EXERCISE DIRECTIONS — Copy the lines from the one containing "The intrinsic camera" through the one containing "which is uppermost?", both included, and reproduce them verbatim.

TASK INPUT —
[Begin]
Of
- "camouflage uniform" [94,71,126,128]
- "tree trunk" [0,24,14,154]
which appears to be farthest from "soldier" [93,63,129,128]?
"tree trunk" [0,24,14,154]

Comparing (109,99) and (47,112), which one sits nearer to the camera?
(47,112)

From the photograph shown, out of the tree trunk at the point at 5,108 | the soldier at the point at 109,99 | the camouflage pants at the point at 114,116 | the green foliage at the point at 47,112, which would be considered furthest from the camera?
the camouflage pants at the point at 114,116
[End]
[Begin]
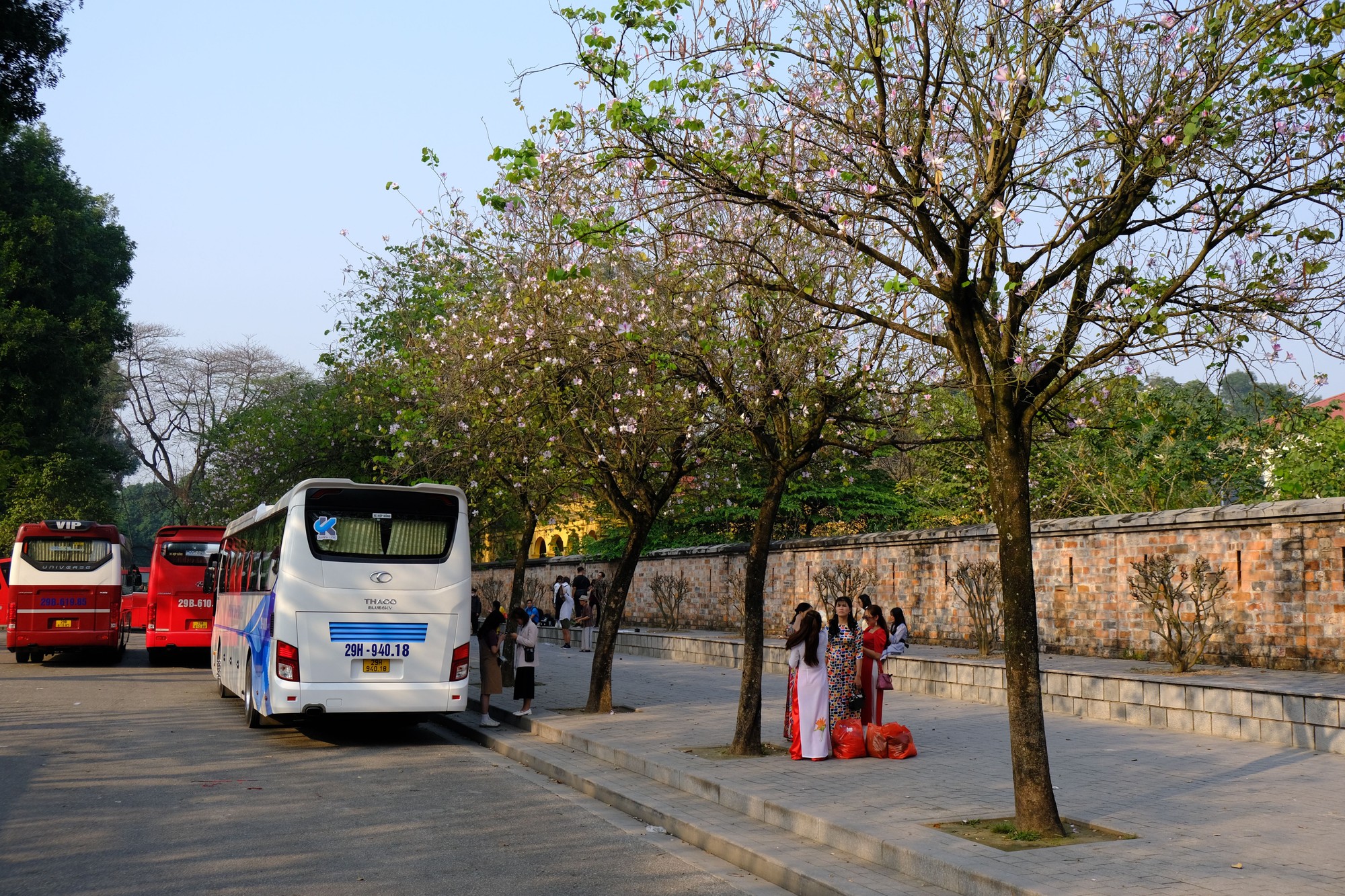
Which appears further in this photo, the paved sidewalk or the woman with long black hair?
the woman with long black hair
[End]
[Begin]
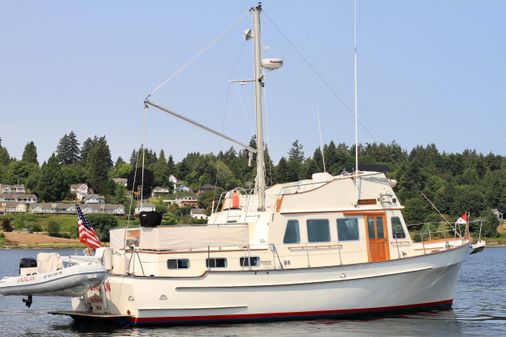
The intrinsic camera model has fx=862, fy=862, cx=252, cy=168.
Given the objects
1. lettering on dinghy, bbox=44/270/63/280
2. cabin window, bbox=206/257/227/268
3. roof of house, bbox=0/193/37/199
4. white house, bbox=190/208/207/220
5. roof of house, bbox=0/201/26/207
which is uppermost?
[End]
ANSWER IN FULL —
The intrinsic camera model has fx=862, fy=862, cx=252, cy=168.
Given the objects
1. lettering on dinghy, bbox=44/270/63/280
2. cabin window, bbox=206/257/227/268
3. roof of house, bbox=0/193/37/199
4. white house, bbox=190/208/207/220
5. roof of house, bbox=0/201/26/207
which is uppermost?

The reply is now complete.